* _Task_
Could you convert the data, beginning at the line that contains "Can you tell" and continuing through the line that contains "2385 centimetres", into a JSON list of strings, with one string per line? Skip blank lines and leave the pictures out.
━━━ Records
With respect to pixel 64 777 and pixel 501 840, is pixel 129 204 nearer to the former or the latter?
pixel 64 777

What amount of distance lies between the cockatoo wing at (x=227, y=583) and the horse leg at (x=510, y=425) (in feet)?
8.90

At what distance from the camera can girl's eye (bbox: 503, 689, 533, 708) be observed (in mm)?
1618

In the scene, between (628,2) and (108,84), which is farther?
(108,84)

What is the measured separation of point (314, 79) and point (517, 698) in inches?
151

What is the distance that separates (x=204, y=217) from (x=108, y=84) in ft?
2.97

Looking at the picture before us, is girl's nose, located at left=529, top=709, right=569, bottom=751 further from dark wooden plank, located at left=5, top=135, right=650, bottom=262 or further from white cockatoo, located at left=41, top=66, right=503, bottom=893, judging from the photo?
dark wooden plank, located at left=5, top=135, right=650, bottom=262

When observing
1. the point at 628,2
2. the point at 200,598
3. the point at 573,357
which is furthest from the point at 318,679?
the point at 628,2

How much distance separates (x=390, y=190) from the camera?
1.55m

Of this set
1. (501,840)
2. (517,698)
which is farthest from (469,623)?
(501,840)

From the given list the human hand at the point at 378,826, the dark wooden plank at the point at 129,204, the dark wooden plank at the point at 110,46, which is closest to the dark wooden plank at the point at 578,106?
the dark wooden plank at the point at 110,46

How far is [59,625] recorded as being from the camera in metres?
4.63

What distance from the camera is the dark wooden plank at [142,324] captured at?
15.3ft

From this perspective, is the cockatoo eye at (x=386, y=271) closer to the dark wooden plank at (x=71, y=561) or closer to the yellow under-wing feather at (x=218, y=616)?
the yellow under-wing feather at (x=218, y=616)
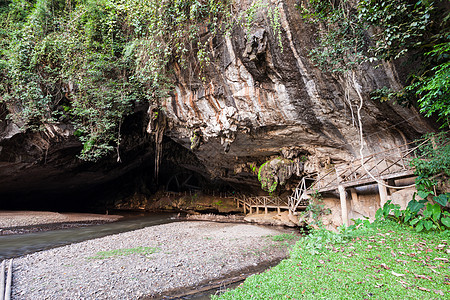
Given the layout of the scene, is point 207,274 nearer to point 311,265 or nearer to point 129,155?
point 311,265

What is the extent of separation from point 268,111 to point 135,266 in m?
7.04

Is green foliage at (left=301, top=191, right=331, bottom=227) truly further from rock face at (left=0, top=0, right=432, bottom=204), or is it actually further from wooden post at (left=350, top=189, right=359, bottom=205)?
wooden post at (left=350, top=189, right=359, bottom=205)

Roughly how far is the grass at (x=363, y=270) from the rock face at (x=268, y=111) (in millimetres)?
3540

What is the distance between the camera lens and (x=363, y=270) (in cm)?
351

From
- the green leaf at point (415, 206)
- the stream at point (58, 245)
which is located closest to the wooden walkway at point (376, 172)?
the green leaf at point (415, 206)

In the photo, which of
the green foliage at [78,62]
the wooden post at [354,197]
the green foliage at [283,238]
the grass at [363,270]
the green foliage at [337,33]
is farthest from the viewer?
the green foliage at [78,62]

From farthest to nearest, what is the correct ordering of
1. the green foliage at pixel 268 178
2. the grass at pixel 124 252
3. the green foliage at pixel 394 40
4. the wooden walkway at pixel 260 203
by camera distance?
the wooden walkway at pixel 260 203
the green foliage at pixel 268 178
the grass at pixel 124 252
the green foliage at pixel 394 40

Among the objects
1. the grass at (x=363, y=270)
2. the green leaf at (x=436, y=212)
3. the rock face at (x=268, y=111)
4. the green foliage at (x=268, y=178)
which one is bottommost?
the grass at (x=363, y=270)

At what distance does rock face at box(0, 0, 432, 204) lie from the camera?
21.3 ft

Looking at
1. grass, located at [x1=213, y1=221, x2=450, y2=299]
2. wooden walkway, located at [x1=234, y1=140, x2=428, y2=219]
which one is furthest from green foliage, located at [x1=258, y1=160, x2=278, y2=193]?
grass, located at [x1=213, y1=221, x2=450, y2=299]

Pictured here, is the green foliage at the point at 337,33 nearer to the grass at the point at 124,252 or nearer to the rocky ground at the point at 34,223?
the grass at the point at 124,252

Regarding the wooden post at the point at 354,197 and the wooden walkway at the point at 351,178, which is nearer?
the wooden walkway at the point at 351,178

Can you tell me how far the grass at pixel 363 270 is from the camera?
9.68 ft

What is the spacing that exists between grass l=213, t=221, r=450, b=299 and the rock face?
354 centimetres
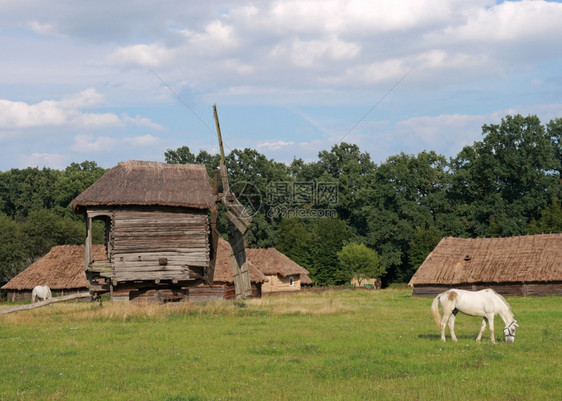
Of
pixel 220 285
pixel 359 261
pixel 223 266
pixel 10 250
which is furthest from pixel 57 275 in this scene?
pixel 359 261

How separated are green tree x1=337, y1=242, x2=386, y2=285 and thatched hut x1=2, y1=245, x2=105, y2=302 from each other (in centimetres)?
2582

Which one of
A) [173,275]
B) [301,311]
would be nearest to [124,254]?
[173,275]

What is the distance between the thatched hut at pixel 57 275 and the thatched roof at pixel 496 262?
2385 centimetres

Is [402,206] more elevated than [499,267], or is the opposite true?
[402,206]

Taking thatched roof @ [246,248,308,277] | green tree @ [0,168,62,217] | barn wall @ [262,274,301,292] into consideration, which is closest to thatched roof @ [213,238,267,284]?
thatched roof @ [246,248,308,277]

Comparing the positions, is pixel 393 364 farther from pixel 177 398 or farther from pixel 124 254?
pixel 124 254

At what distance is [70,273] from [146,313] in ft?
89.2

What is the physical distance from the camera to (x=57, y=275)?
4631cm

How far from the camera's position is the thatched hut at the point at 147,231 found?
25312 mm

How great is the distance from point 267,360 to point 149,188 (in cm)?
1481

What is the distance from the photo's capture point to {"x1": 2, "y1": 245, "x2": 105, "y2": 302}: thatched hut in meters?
45.7

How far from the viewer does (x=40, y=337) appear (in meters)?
17.0

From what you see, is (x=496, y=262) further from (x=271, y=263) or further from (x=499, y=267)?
(x=271, y=263)

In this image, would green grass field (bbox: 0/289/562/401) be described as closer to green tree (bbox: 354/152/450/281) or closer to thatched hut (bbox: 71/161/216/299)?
thatched hut (bbox: 71/161/216/299)
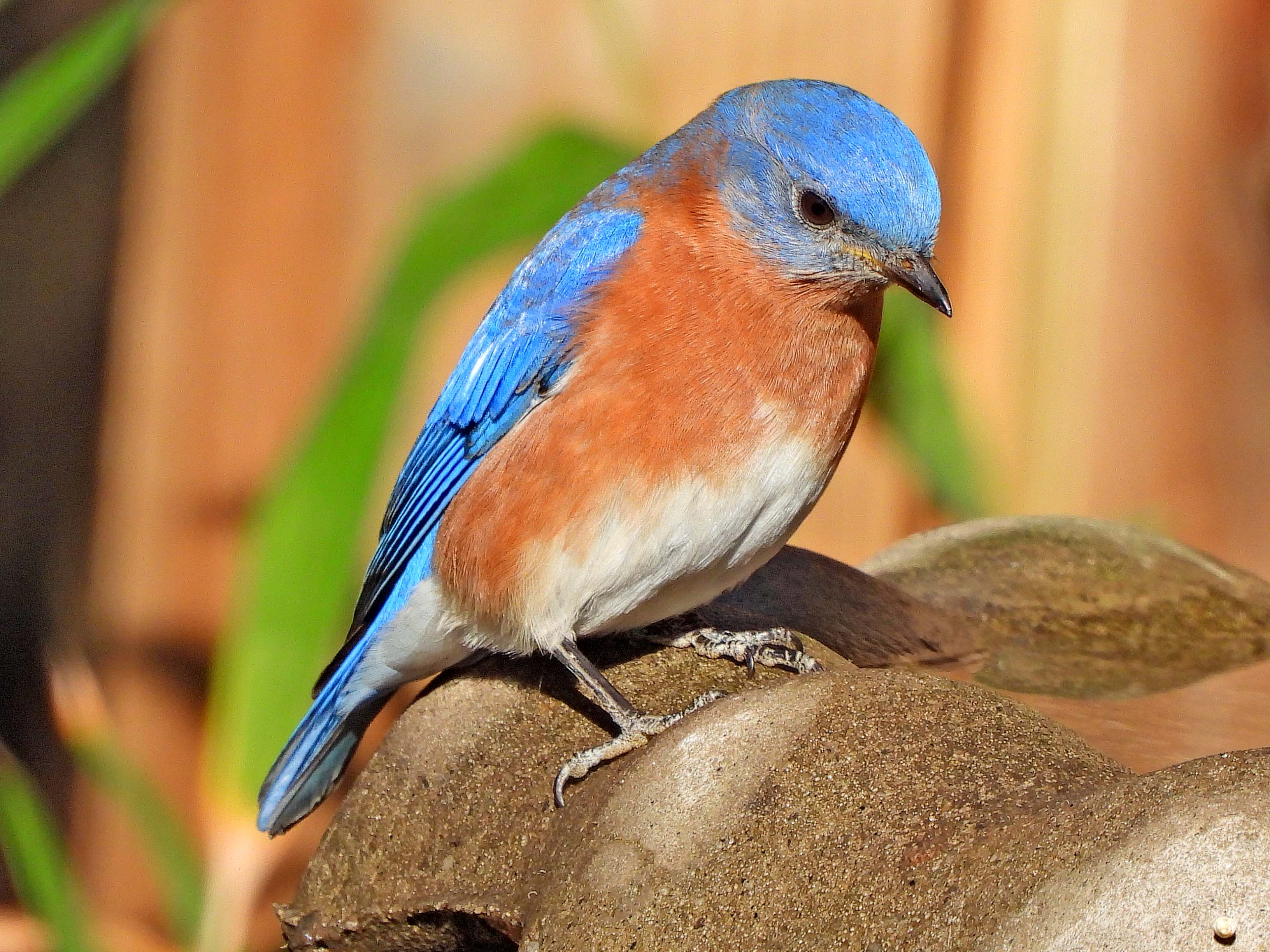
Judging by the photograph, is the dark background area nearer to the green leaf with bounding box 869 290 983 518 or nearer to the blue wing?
the blue wing

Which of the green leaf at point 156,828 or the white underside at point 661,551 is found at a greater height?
the white underside at point 661,551

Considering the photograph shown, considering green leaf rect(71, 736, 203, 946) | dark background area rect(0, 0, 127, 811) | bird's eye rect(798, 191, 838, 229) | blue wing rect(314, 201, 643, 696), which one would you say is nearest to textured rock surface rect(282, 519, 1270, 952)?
blue wing rect(314, 201, 643, 696)

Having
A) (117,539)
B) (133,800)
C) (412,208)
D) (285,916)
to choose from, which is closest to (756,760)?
(285,916)

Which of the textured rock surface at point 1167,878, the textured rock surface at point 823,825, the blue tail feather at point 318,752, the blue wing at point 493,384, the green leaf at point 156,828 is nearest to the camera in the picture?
the textured rock surface at point 1167,878

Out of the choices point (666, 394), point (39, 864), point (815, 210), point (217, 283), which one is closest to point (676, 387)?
point (666, 394)

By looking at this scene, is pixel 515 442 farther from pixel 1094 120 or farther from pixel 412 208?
pixel 1094 120

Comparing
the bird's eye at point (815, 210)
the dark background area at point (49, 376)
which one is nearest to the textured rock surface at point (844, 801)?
the bird's eye at point (815, 210)

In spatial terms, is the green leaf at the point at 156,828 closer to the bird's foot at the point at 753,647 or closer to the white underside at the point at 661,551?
the white underside at the point at 661,551

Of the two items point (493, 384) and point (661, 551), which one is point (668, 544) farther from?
point (493, 384)
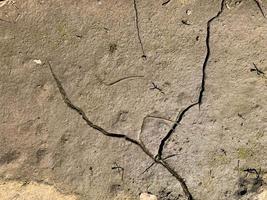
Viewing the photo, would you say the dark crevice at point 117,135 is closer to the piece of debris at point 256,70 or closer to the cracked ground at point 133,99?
the cracked ground at point 133,99

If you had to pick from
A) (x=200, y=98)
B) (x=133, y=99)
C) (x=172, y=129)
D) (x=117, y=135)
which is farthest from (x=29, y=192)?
(x=200, y=98)

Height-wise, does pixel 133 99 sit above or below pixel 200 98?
below

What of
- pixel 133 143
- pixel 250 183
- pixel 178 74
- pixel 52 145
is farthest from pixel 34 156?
pixel 250 183

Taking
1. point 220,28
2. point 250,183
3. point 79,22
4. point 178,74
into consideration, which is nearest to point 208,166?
point 250,183

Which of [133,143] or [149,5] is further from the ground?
[149,5]

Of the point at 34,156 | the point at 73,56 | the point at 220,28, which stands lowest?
the point at 34,156

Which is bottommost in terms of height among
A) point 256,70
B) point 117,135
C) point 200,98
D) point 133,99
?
point 117,135

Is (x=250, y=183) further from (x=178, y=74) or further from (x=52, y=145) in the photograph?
(x=52, y=145)

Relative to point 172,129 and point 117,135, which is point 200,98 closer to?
point 172,129
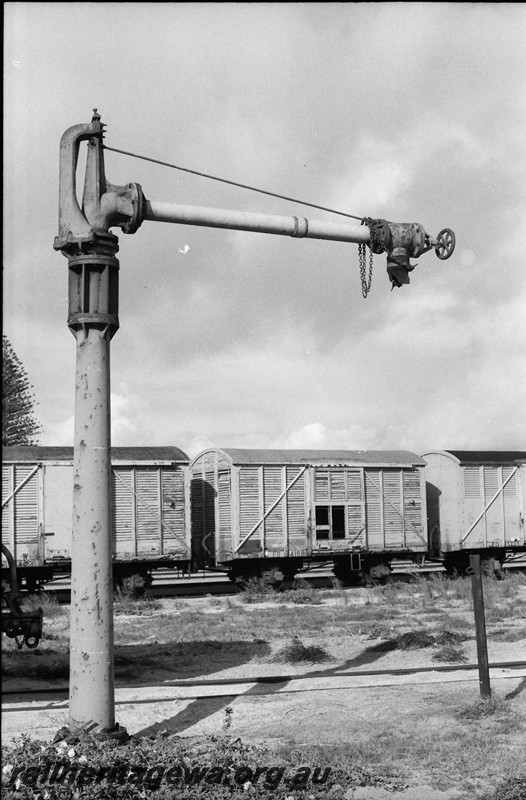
━━━━━━
* _Answer in full_
[
  "Can you tell me how far the grass at pixel 363 270 is from the camera?",
  "9.68 ft",
  "What is the spacing that exists between grass l=213, t=221, r=450, b=299 and the rock face?",
  "354 centimetres",
  "Of",
  "pixel 220 285",
  "pixel 359 261",
  "pixel 223 266",
  "pixel 10 250",
  "which is furthest from pixel 57 275 in this scene?",
  "pixel 359 261",
  "How separated are green tree x1=337, y1=242, x2=386, y2=285 and thatched hut x1=2, y1=245, x2=105, y2=302 from each other (in centimetres)?",
  "2582",
  "Which one of",
  "A) [173,275]",
  "B) [301,311]",
  "would be nearest to [124,254]?",
  "[173,275]",
  "What is the distance between the thatched hut at pixel 57 275 and the thatched roof at pixel 496 262?",
  "2385 centimetres"
]